The average rate for 30-year fixed loans declined to 4.76 percent in the week ended today from 4.88 percent a week ago, according to Freddie Mac. The average 15-year rate was 3.97 percent, down from 4.15 percent in each of the past two weeks, the McLean, Virginia-based mortgage-finance company said in a statement.
Yields on 10-year U.S. Treasury notes, which are benchmarks for some consumer loans, fell this week to the lowest level since December and stocks sank, reflecting investors’ concern about the risk of radiation leaks at the Fukushima Dai-Ichi nuclear plant 135 miles north of Tokyo.

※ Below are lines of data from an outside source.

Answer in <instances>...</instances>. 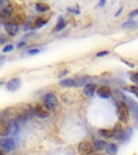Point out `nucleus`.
<instances>
[{
  "mask_svg": "<svg viewBox=\"0 0 138 155\" xmlns=\"http://www.w3.org/2000/svg\"><path fill=\"white\" fill-rule=\"evenodd\" d=\"M109 54L108 51H101V52H99V53L96 54V57H99V58H102V57H104V56Z\"/></svg>",
  "mask_w": 138,
  "mask_h": 155,
  "instance_id": "nucleus-26",
  "label": "nucleus"
},
{
  "mask_svg": "<svg viewBox=\"0 0 138 155\" xmlns=\"http://www.w3.org/2000/svg\"><path fill=\"white\" fill-rule=\"evenodd\" d=\"M116 111L119 120L125 123L129 117V108L127 104L123 101H118L116 103Z\"/></svg>",
  "mask_w": 138,
  "mask_h": 155,
  "instance_id": "nucleus-1",
  "label": "nucleus"
},
{
  "mask_svg": "<svg viewBox=\"0 0 138 155\" xmlns=\"http://www.w3.org/2000/svg\"><path fill=\"white\" fill-rule=\"evenodd\" d=\"M34 115H36L39 118H46L49 116V112L46 109V107H44L42 105L39 104H36L34 107H32Z\"/></svg>",
  "mask_w": 138,
  "mask_h": 155,
  "instance_id": "nucleus-6",
  "label": "nucleus"
},
{
  "mask_svg": "<svg viewBox=\"0 0 138 155\" xmlns=\"http://www.w3.org/2000/svg\"><path fill=\"white\" fill-rule=\"evenodd\" d=\"M130 79L132 80L134 83L138 84V73H131Z\"/></svg>",
  "mask_w": 138,
  "mask_h": 155,
  "instance_id": "nucleus-22",
  "label": "nucleus"
},
{
  "mask_svg": "<svg viewBox=\"0 0 138 155\" xmlns=\"http://www.w3.org/2000/svg\"><path fill=\"white\" fill-rule=\"evenodd\" d=\"M21 85V80L18 78H14L7 82V89L9 91H15Z\"/></svg>",
  "mask_w": 138,
  "mask_h": 155,
  "instance_id": "nucleus-7",
  "label": "nucleus"
},
{
  "mask_svg": "<svg viewBox=\"0 0 138 155\" xmlns=\"http://www.w3.org/2000/svg\"><path fill=\"white\" fill-rule=\"evenodd\" d=\"M105 2L106 1H104V0H102L100 2H99V5H98V7H104V5L105 4Z\"/></svg>",
  "mask_w": 138,
  "mask_h": 155,
  "instance_id": "nucleus-30",
  "label": "nucleus"
},
{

“There’s been a little flight to -- I don’t want to say safety -- quality,” said Keith Gumbinger, vice president of HSH Associates, a publisher of consumer-loan data in Pompton Plains, New Jersey. “As long as trouble remains in the forefront, interest rates are likely to be lower than they otherwise would be.”
The drop in rates probably will lead to an increase in refinancing, Gumbinger said.
Mortgage applications in the U.S. fell 0.7 percent in the week ended March 11, according to the Mortgage Bankers Association’s index. The Washington-based group’s measure of purchase applications declined 4 percent and its refinancing gauge climbed 0.9 percent.
Housing starts plunged to a 22-month low in February, and permits for construction fell to a record low, the Commerce Department said yesterday. U.S. homebuilders are competing with foreclosures and falling prices for existing homes.
Rates for home loans began climbing from a record low of 4.17 percent in the week ended Nov. 11 and reached a 10-month high of 5.05 percent in February. The rate decline since then has pushed the monthly payment for a $300,000 mortgage to about $1,567 from $1,620.